Three blocks away from Engelbert’s sausage stall I see two grey-haired, handbag-clutching ladies peering into a shop window, shading their eyes. They are staring at a TV screen, flickering at the back of a sex shop specialising in S&M accessories and leather gear. It’s just possible to make out an orgy of naked men on the screen, flogging each other with horsewhips.

‘Was ist das?’ asks the lady with the glasses. ‘Artists,’ says her companion firmly. ‘Here, they are all artists, or politicians.’

Berlin is also the German city with the most students, foreigners (around 180 nationalities), entrepreneurs, parks and graffiti. It’s also the city with the highest unemployment figures, the cheapest accommodation (to buy or rent), office space, transport and food, the most individual fashion (hoodies are big), the smelliest drains, the most hope, the most irony. And the most wounds – some still raw, some crusting over, some no more than fading scars, the rest long hidden beneath the surface, but forgotten least of all.
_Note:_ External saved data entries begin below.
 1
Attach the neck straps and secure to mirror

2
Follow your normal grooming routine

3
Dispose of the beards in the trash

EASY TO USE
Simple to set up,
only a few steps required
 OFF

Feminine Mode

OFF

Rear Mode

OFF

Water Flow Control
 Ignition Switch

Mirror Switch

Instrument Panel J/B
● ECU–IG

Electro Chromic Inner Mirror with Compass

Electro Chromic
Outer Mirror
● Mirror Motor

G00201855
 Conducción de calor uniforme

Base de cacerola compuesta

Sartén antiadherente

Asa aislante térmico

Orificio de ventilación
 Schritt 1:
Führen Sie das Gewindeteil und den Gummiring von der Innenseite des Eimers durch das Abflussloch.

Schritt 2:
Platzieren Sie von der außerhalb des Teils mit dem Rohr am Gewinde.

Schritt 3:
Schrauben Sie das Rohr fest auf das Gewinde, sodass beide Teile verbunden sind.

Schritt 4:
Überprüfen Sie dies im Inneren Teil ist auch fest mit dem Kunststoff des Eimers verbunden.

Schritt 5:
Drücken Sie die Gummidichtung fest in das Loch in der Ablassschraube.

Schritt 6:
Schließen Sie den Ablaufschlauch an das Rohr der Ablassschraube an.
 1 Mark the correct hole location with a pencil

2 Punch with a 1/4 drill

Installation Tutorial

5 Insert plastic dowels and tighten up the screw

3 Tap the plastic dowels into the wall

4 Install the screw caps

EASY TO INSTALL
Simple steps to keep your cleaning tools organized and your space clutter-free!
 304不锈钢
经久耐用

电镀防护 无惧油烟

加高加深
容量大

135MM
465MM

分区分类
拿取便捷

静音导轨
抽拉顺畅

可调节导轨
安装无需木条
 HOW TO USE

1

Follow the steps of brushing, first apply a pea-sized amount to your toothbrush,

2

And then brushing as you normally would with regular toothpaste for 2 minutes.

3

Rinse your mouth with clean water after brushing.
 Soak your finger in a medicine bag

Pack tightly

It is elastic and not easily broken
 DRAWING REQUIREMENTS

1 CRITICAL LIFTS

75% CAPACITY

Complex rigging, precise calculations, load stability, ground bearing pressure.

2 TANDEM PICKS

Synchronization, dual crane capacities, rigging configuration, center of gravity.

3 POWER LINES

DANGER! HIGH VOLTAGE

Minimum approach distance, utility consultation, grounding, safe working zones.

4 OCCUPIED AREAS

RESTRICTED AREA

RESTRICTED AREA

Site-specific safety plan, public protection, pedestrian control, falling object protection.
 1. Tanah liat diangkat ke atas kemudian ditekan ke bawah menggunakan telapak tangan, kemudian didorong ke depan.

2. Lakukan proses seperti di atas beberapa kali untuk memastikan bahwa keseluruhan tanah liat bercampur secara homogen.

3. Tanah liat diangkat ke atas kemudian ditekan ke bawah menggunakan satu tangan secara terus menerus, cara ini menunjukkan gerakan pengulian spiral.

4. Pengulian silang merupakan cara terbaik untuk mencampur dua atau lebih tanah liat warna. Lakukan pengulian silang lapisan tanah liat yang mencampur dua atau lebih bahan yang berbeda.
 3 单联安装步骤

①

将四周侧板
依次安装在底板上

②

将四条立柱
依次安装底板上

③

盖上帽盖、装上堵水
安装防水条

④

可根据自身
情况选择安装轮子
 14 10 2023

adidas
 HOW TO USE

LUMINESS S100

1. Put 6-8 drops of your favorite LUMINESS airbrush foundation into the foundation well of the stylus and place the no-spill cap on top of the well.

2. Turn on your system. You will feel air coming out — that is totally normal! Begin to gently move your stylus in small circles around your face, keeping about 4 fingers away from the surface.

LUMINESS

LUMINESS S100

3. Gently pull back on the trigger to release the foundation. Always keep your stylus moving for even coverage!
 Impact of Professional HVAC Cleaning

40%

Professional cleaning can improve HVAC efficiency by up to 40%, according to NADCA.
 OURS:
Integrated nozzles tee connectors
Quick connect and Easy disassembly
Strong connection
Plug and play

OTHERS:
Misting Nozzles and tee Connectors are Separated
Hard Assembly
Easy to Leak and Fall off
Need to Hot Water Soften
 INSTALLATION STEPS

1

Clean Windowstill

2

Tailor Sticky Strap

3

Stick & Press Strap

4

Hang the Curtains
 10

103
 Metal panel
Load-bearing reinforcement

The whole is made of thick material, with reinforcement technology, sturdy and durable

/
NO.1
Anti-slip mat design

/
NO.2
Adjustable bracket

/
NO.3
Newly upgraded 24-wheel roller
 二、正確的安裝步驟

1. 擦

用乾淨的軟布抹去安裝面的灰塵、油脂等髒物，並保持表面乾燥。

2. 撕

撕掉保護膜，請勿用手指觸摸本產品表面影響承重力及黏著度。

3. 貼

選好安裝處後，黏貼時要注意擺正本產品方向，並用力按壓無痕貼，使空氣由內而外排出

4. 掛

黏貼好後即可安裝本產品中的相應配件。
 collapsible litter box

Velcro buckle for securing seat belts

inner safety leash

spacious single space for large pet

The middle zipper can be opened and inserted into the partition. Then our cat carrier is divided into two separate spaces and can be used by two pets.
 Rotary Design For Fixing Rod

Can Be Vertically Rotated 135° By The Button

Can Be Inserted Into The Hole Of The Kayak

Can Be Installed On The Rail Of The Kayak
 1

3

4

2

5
An old taxi driver takes to me to Tegel Airport. He doesn’t talk much – his English is not great. I read in Radius Berlin that, in order to survive in Berlin you must be at ease with endless change; it’s like applying coat upon coat of paint and sanding it off again. And in The New York Times Daniel Libeskind says: ‘Berlin is still three-quarters imagination and a quarter reality. Here, it is still all about dreams.’

The taxi driver tut-tuts, shakes his head and gives a young lout at the red light a disapproving glance. It’s his T-shirt, emblazoned with the face of Karl Marx and the words ‘White Trash’ that upsets him.

‘Ostalgie,’ he barks, referring to a trendy hankering for the time before the Wall came down. ‘We may not know where we’re going, but I’m old enough to know where we came from. And nobody wants to go back.’